I need to extract some data from a string like this (VHDL code):
entBody = """entity pci_bfm is
generic(
G_INST_NAME : string := "PCI_BFM";
G_HANDLE_NO : rpciBfmHandleNo := 0;
G_IDSEL_POS_EXT_TARGET : idsel_pos := 30;
G_IDSEL_POS_INT_TARGET : idsel_pos := 29
);
port(
i_tb_stop : in boolean; -- Testbench global sto
o_clk : out std_logic; -- PCI clock.
o_rstn : out std_logic; -- PCI reset.
o_idsel : out std_logic; -- Initialization devic
i_reqn : in std_logic; -- Request. The reqn in
o_gntn : out std_logic; -- Grant. The gntn onpu
io_ad : inout std_logic_vector(31 downto 0); -- Address/data bus. Th
io_cben : inout std_logic_vector(3 downto 0); -- Command/byte enable.

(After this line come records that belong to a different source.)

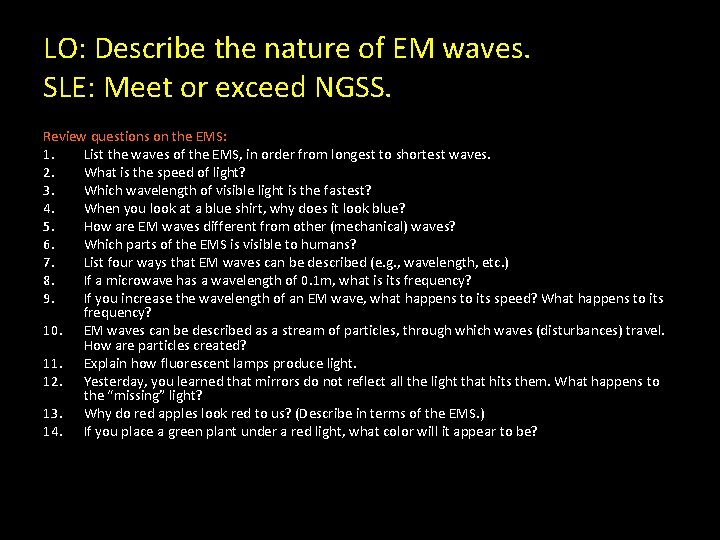 LO: Describe the nature of EM waves.
SLE: Meet or exceed NGSS.

Review questions on the EMS:
1. List the waves of the EMS, in order from longest to shortest waves.
2. What is the speed of light?
3. Which wavelength of visible light is the fastest?
4. When you look at a blue shirt, why does it look blue?
5. How are EM waves different from other (mechanical) waves?
6. Which parts of the EMS is visible to humans?
7. List four ways that EM waves can be described (e.g., wavelength, etc.)
8. If a microwave has a wavelength of 0.1m, what is its frequency?
9. If you increase the wavelength of an EM wave, what happens to its speed? What happens to its frequency?
10. EM waves can be described as a stream of particles, through which waves (disturbances) travel. How are particles created?
11. Explain how fluorescent lamps produce light.
12. Yesterday, you learned that mirrors do not reflect all the light that hits them. What happens to the "missing" light?
13. Why do red apples look red to us? (Describe in terms of the EMS.)
14. If you place a green plant under a red light, what color will it appear to be?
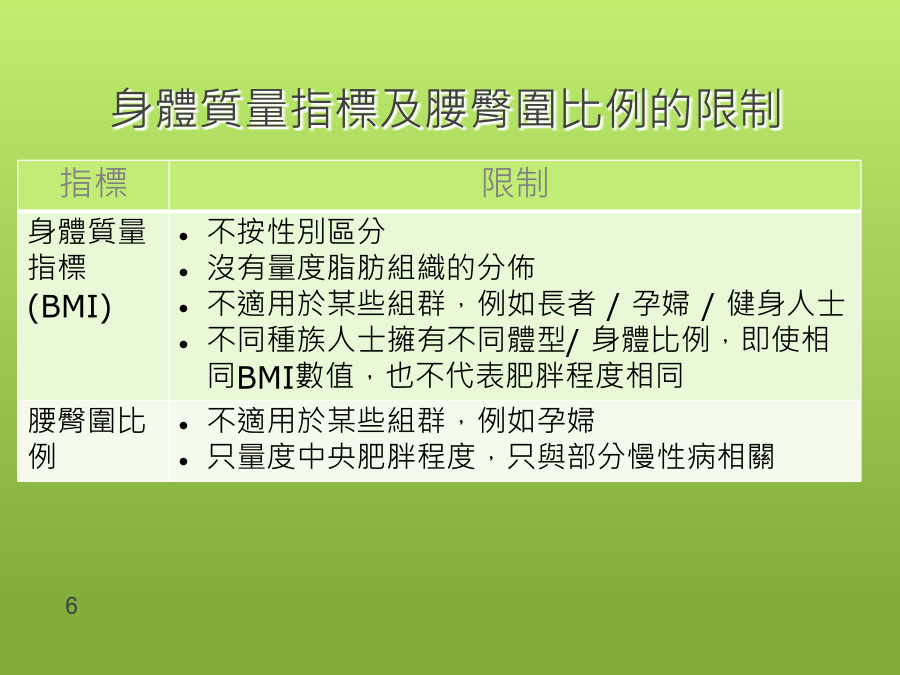 身體質量指標及腰臀圍比例的限制

| 指標 | 限制 |
|---|---|
| 身體質量指標 (BMI) | • 不按性別區分<br>• 沒有量度脂肪組織的分佈<br>• 不適用於某些組群，例如長者 / 孕婦 / 健身人士<br>• 不同種族人士擁有不同體型/ 身體比例，即使相同BMI數值，也不代表肥胖程度相同 |
| 腰臀圍比例 | • 不適用於某些組群，例如孕婦<br>• 只量度中央肥胖程度，只與部分慢性病相關 |

6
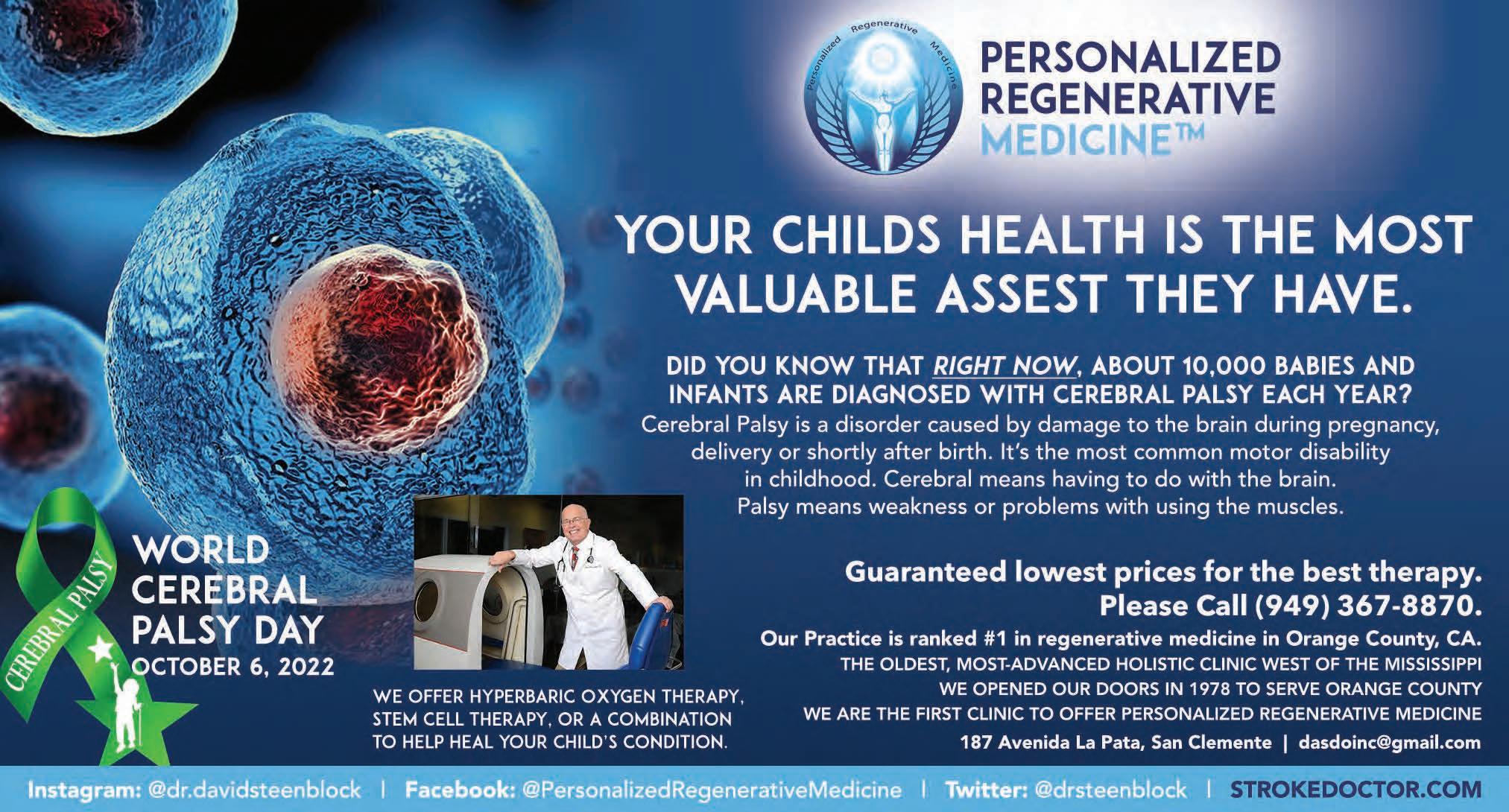 Personalized Regenerative Medicine

PERSONALIZED REGENERATIVE MEDICINE™

YOUR CHILDS HEALTH IS THE MOST VALUABLE ASSEST THEY HAVE.

DID YOU KNOW THAT RIGHT NOW, ABOUT 10,000 BABIES AND INFANTS ARE DIAGNOSED WITH CEREBRAL PALSY EACH YEAR?
Cerebral Palsy is a disorder caused by damage to the brain during pregnancy, delivery or shortly after birth. It's the most common motor disability in childhood. Cerebral means having to do with the brain. Palsy means weakness or problems with using the muscles.

CEREBRAL PALSY

WORLD CEREBRAL PALSY DAY
OCTOBER 6, 2022

WE OFFER HYPERBARIC OXYGEN THERAPY, STEM CELL THERAPY, OR A COMBINATION TO HELP HEAL YOUR CHILD'S CONDITION.

Guaranteed lowest prices for the best therapy.
Please Call (949) 367-8870.
Our Practice is ranked #1 in regenerative medicine in Orange County, CA.
THE OLDEST, MOST-ADVANCED HOLISTIC CLINIC WEST OF THE MISSISSIPPI
WE OPENED OUR DOORS IN 1978 TO SERVE ORANGE COUNTY
WE ARE THE FIRST CLINIC TO OFFER PERSONALIZED REGENERATIVE MEDICINE
187 Avenida La Pata, San Clemente | dasdoinc@gmail.com

Instagram: @dr.davidsteenblock | Facebook: @PersonalizedRegenerativeMedicine | Twitter: @drsteenblock | STROKEDOCTOR.COM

io_par : inout std_logic; -- Parity. The par sign
io_framen : inout std_logic; -- Frame. The framen si
io_irdyn : inout std_logic; -- Initiator ready. The
io_devseln : inout std_logic; -- Device select. Targe
io_trdyn : inout std_logic; -- Target ready. The tr
io_stopn : inout std_logic; -- Stop. The stopn sign
io_perrn : inout std_logic; -- Parity error. The pe
i_serrn : in std_logic; -- System error. The se
i_intan : in std_logic; -- Interrupt A. The int
o_lockn : out std_logic -- Locked operations. R
);
end entity pci_bfm;"""
The VHDL comments do not have all the same size, I truncated them to be easier to read.

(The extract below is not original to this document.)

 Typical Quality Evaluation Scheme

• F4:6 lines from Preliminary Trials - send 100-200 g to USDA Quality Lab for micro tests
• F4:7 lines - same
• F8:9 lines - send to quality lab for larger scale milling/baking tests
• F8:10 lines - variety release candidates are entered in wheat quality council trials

I am interested to get everything between 'port(' and last ');' (the one that closes port declarations). Of course the VHDL declarations may not be well indented and formatted as here.

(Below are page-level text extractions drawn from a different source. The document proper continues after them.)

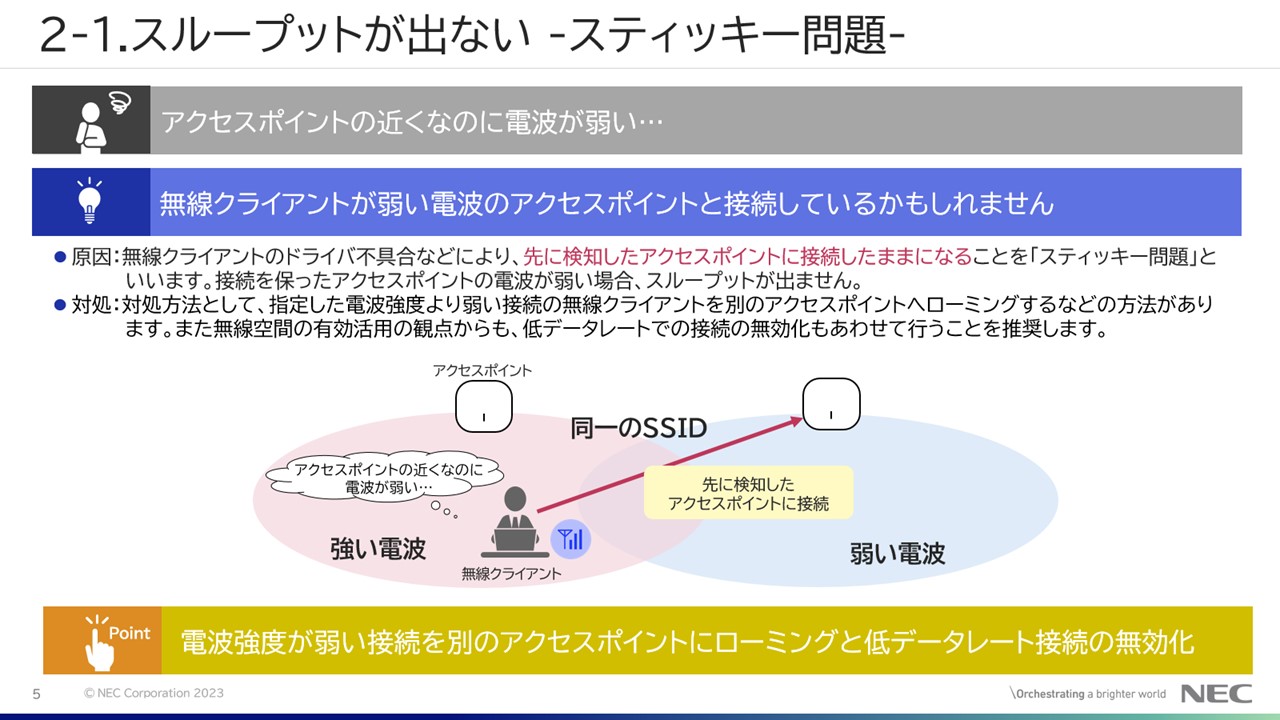 2-1.スループットが出ない -スティッキー問題-

アクセスポイントの近くなのに電波が弱い…

無線クライアントが弱い電波のアクセスポイントと接続しているかもしれません

● 原因：無線クライアントのドライバ不具合などにより、先に検知したアクセスポイントに接続したままになることを「スティッキー問題」といいます。接続を保ったアクセスポイントの電波が弱い場合、スループットが出ません。
● 対処：対処方法として、指定した電波強度より弱い接続の無線クライアントを別のアクセスポイントへローミングするなどの方法があります。また無線空間の有効活用の観点からも、低データレートでの接続の無効化もあわせて行うことを推奨します。

アクセスポイント

同一のSSID

アクセスポイントの近くなのに電波が弱い…

先に検知したアクセスポイントに接続

強い電波

無線クライアント

弱い電波

Point

電波強度が弱い接続を別のアクセスポイントにローミングと低データレート接続の無効化

5 © NEC Corporation 2023

\Orchestrating a brighter world NEC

I have a Python 2.7.x regex for this:
pattern = re.compile("port\s*\((.*?)\s+\)\s*;")
match3 = pattern.search(entBody)
ports = match3.group(1)
It works well if the closing ); is not immediately after the last declaration. The following will not work:
entBody2 = """entity QSPI_FLASH_SPANSION_S25FL_BFM is
generic
(
G_INST_NAME : string := "QSPI_FLASH_SPANSION_S25FL_BFM";
G_HANDLE_NO : integer := 2
);
port (
tb_stop : in boolean; -- Testbench global stop.
sclk : in std_logic;
csn : in std_logic;
sdat : inout std_logic_vector(3 downto 0));
end;"""
If I change my regex a little bit like this:
pattern = re.compile("port\s*\((.*?)\s*\)\s*;") # \s* instead of \s+
then the search will end at 'io_ad : inout std_logic_vector(31 downto 0' which is not good at all.
I was wondering if I can use regex to to a search like this, i.e. to count opening parenthesis and only stop when all parenthesis are closed.
If there is no simple way, I will do a simple string search using string functions to solve it.
Thank you.